CRAIGforCONGRESS

Missouri's 7th District, U.S. House of Representatives

  
 

 

 

Congressional Issues 2010
GOVERNMENT REGULATION
Enron!



Congress should:
  • not use the Enron scandal as an excuse to clamp down on the Free Market with more government regulation.
  • not use the Enron scandal as an excuse to deny freedom to Americans to plan their own retirements.

Enron employees took the advice of Enron executives and invested all their retirement funds in Enron stock, not knowing that Enron executives had "cooked" the books and covered up imminent collapse.

If we abolished the government monopoly on education, we would have competitive schools raising the standard of competence in each new generation of Americans. Not only would students learn how to read and write, they would learn the rudiments of the adult world, such as never invest your entire retirement portfolio in one single stock. Enron employees were victims of the government -- an education monopoly which leaves most graduates unable to read an investment prospectus, and unable to think competently for themselves.

Abolishing the government education monopoly would also leave parents free to send their children to schools which taught respect for "the Laws of Nature and of Nature's God," which would dramatically reduce the number of businessmen ripping people off and cooking books. America's Founding Fathers warned in the strongest terms against strengthening the government while weakening the influence of religion and morality, which is exactly what the federal government has been doing for the last 60 years.

Enron's spectacular rise to profit is largely a creation of the government. Enron dealt in provision of electricity, a government monopoly without the usual competition and public accountability found in deregulated industries. Enron worked not only with U.S. governments, but with the governments of India and other Asian nations. U.S. involvement in Afghanistan may have been in part a plan to bail out Enron's failures in Asia, as Enron had many strings to pull in U.S. government.


The Government is more Corrupt than Enron

Foundation for Economic Education

Enron and Social Security

Doesn't the Enron scandal show the dangers of privatizing Social Security? No.

A recent poll indicates that a majority of Americans believe they could do a better job of balancing the government budget than the government does. The government does not seem to be bound by the ordinary budgetary considerations that ordinary families have to live by.
"Lawmakers realize the importance of honesty in accounting, so they have established clear accounting guidelines for others to follow. However, they, themselves, go by a much more relaxed standard. If a businessman were to go by the standards lawmakers apply to themselves, he would wind up in jail." So writes Ken Connor in HUMAN EVENTS ONLINE - Congress Is Beating Enron at Its Own Game.

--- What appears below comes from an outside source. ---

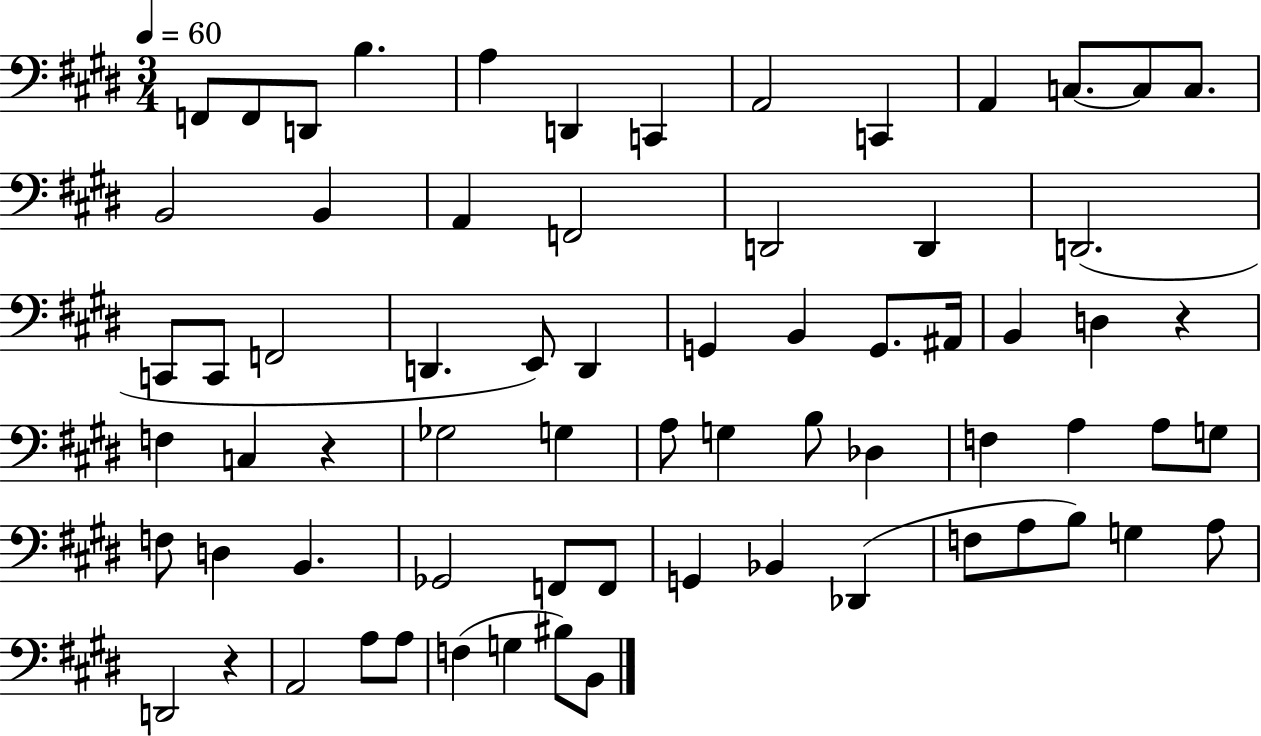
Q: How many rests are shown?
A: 3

Consider this op-ed from the Los Angeles Times in June of last year:

     Here's what California Atty. Gen. Bill Lockyer said at a press conference about Enron Corp. Chairman Kenneth Lay: "I would love to personally escort Lay to an 8-by-10 cell that he could share with a tattooed dude who says, 'Hi, my name is Spike, honey.'"
     Here's why Lockyer should be removed from his office of public trust: First, because as the chief law enforcement officer of the largest state in the nation, he not only has admitted that rape is a regular feature of the state's prison system, but also that he considers rape a part of the punishment he can inflict on others.
     Second, because he has publicly stated that he would like to personally arrange the rape of a Texas businessman who has not even been charged with any illegal behavior.
     Lockyer's remarks reveal him to be an authoritarian thug, someone wholly unsuited to holding an office of public trust.
     But his remarks do have one positive merit: They tell us what criminal penalties really entail.
     Contrary to some depictions of prisons as country clubs, they are violent and terrible places.
Tom G. Palmer, 'Hi, My Name Isn't Justice, Honey,' and Shame on Lockyer, L.A. Times, Wednesday, June 6, 2001

Businessmen have only persuasion as a weapon. Government has the power of the sword. Lord Acton said, "Power tends to corrupt." Government power-holders become less and less accountable, less hesitant to use their power, even against those who have done no wrong or those who have not yet been convicted by a jury of their peers of wrongdoing.

This is why monetary power in the hands of Enron executives is less harmful that political power in the hands of bureaucrats and politicians.